Era anche il tempo che Jung studiava la teoria della “sincronicità”, fatti, accadimenti e cose che avvengono nella loro singolarità non legate alla Legge di causa-effetto, ma per l’accendersi e al compiersi di una volontà che non ci appartiene, se non che al mistero che trascende a tutt’oggi la vita dell’uomo. (Leggi se vuoi art. n°16 ‘COME TI RACCONTO LO INCONSCIO’ – art. n° 201 ‘DE LO RAGIONEVOLE DUBBIO’).

Il patrimonio che poi deriva dal suo lavoro in qualità di terapeuta e analista dei sogni, dava anche allo studioso e al ricercatore, elementi di grande chiarificazione, di quanto il nostro inconscio elabori su piani apparentemente contrastanti e distanti fra loro, in direzioni sempre più complesse e raffinate per scendere e ricadere in altre, più semplici e compensatorie nell’immediato quotidiano per dare così conforto e rassicurazione al povero IO smarrito ancora com’è nella sua fragilità nell’oceano della conoscenza e dell’immensità.

Jung che riportava in sé come uomo abitudini contadine, era abituato fin da piccolo ai calli nelle mani e al solco duro della terra; si accalorava con gli accademici di allora quando si mutilavano in speculazioni rese aride perché eccessivamente razionali, quando invece nel suo esatto contrario, se abbandonati alla più totale libertà vi sia a volte nell’apparente irrazionale “un pozzo senza fine vasto e fruttuoso” affermando con forza e convincimento:

-Studiando l’inconscio ci si imbatte nelle cose più straordinarie, dalle quali i razionalisti distolgono con orrore lo sguardo per poi sostenere di non aver visto niente. L’irrazionale pienezza della vita mi ha insegnato a non scartare mai nulla, nonché quello che urta contro tutte le nostre teorie (…) e che sembra per ora inspiegabile, per affermare poi nel proseguo, “nessuna scoperta si può giungere nella certezza, nella sicurezza e nella tranquillità”-.

In questo senso mi ritengo come uomo, come terapeuta, come ricercatore, di essere grato alla vita per quanto mi ha dato, per quanto mi dà, per quel che probabilmente mi darà. Ho assistito per fatti, accadimenti e cose che a quelli del C.I.C.A.P. (Comitato Italiano per il controllo delle affermazioni sul paranormale) fondata e voluta da Piero Angela, giocherellata poi da Massimo Polidoro poco più che ventenne iscritto alla Facoltà di Psicologia all’Università di Padova), farebbe raddrizzare i capelli e smorzerebbe pure la lingua (comunque oggi fuori tempo e fuori moda da quando con goliardica arroganza discesero più che con aria di dissacratori che non da semplici smascheratori, nel tenere il loro Primo Congresso nella mia città negli anni ’90.

Il fumogeno di allora non era così raffinato come si presenta nello scenario attuale. Lasciamo loro comunque una nota di merito, una certa funzione c’è stata anche per loro, patetico questo mi sia consentito scomodare nomi di gran prestigio quali Premi Nobel in un contesto di così bassa intellettualità).

Quando le cose accadono sotto gli occhi, la visione delle stesse muta di colpo, come si era prima non lo sarà più nel dopo; il MISTERIUM galleggia ovunque, l’importante è non cadere nella trappola delle furberie e delle burlonate di alcuni che sono vieppiù palesi nei loro racconti o in altri per ostentata dimostrazione di chi sa quali poteri, vedi per questo maghi e maghetti, pseudo-veggenti, guaritori, cartomanti, improvvisatori, guru e guretti, un calderone senza fine nella fattispecie tanto per intenderci i vari Uri Geller, Vanna Marchi, Rosy Mary Altea.

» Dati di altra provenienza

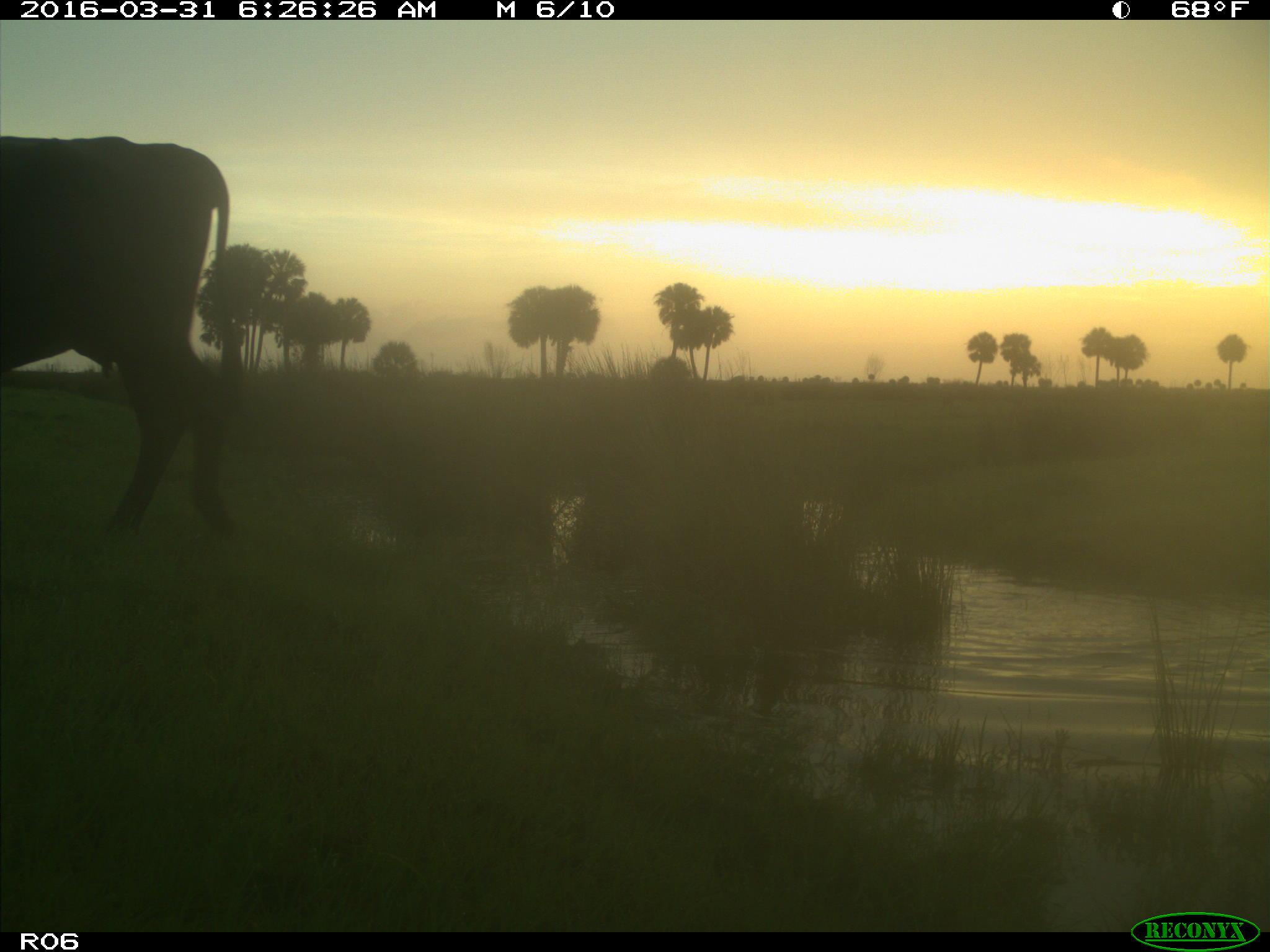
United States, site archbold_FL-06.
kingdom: Animalia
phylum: Chordata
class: Mammalia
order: Artiodactyla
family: Bovidae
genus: Bos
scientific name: Bos taurus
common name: domestic cow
Bos taurus (domestic cow).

Non dimentichiamoci per questo che la furbizia, il calcolo, l’inganno fanno parte della vita dell’uomo che non ha nulla con la buona fede di alcuni, o nel versante del CREATIO che alberga generosamente in ciascuno di noi dove in particolari circostanze fanno scaturire dentro e fuori di noi aspetti di intuizione e di bellezza che fanno parte , per ora, del MISTERIUM della vita.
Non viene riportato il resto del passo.